Accurate uncertainty quantification is necessary to enhance the reliability of deep learning models in real-world applications. In the case of regression tasks, prediction intervals (PIs) should be provided along with the deterministic predictions of deep learning models. Such PIs are useful or "high-quality" as long as they are sufficiently narrow and capture most of the probability density. In this paper, we present a method to learn prediction intervals for regression-based neural networks automatically in addition to the conventional target predictions. In particular, we train two companion neural networks: one that uses one output, the target estimate, and another that uses two outputs, the upper and lower bounds of the corresponding PI. Our main contribution is the design of a novel loss function for the PI-generation network that takes into account the output of the target-estimation network and has two optimization objectives: minimizing the mean prediction interval width and ensuring the PI integrity using constraints that maximize the prediction interval probability coverage implicitly. Furthermore, we introduce a self-adaptive coefficient that balances both objectives within the loss function, which alleviates the task of fine-tuning. Experiments using a synthetic dataset, eight benchmark datasets, and a real-world crop yield prediction dataset showed that our method was able to maintain a nominal probability coverage and produce significantly narrower PIs without detriment to its target estimation accuracy when compared to those PIs generated by three state-of-the-art neural-network-based methods. In other words, our method was shown to produce higher-quality PIs.

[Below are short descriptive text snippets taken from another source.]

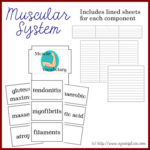 Anatomy Lapbook: Muscular System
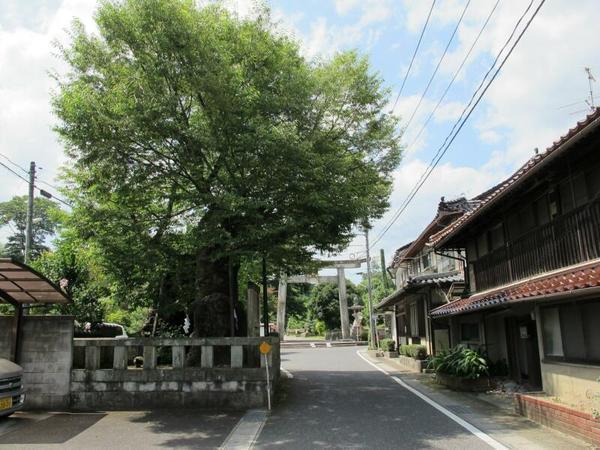 中山神社祝木のケヤキ 市指定天然記念物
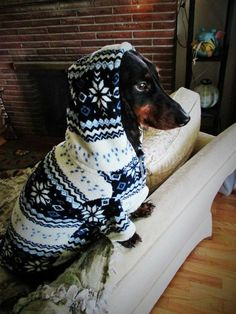Doxie Christmas sweater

翻译：准确的量化不确定性对于提升深度学习模型在实际应用中的可靠性至关重要。在回归任务中，预测区间应随深度学习模型的确定性预测一同提供。此类预测区间应足够窄且能捕获大部分概率密度，才被视为有用或“高质量”。本文提出一种方法，使基于回归的神经网络能在常规目标预测之外自动学习预测区间。具体而言，我们训练两个配套神经网络：一个输出目标估计值，另一个输出对应预测区间的上下界。主要贡献在于设计了一种新颖的损失函数用于预测区间生成网络，该函数结合了目标估计网络的输出，并包含两个优化目标：最小化平均预测区间宽度，并通过约束条件隐式最大化预测区间概率覆盖度以确保其完整性。此外，我们引入一个自适应系数来平衡损失函数中的两个目标，从而简化了微调过程。在合成数据集、八个基准数据集以及一个真实作物产量预测数据集上的实验表明，与三种基于神经网络的最新方法生成的预测区间相比，我们的方法能够维持名义概率覆盖度，同时生成显著更窄的预测区间，且不损害目标估计精度。换言之，该方法生成了更高质量的预测区间。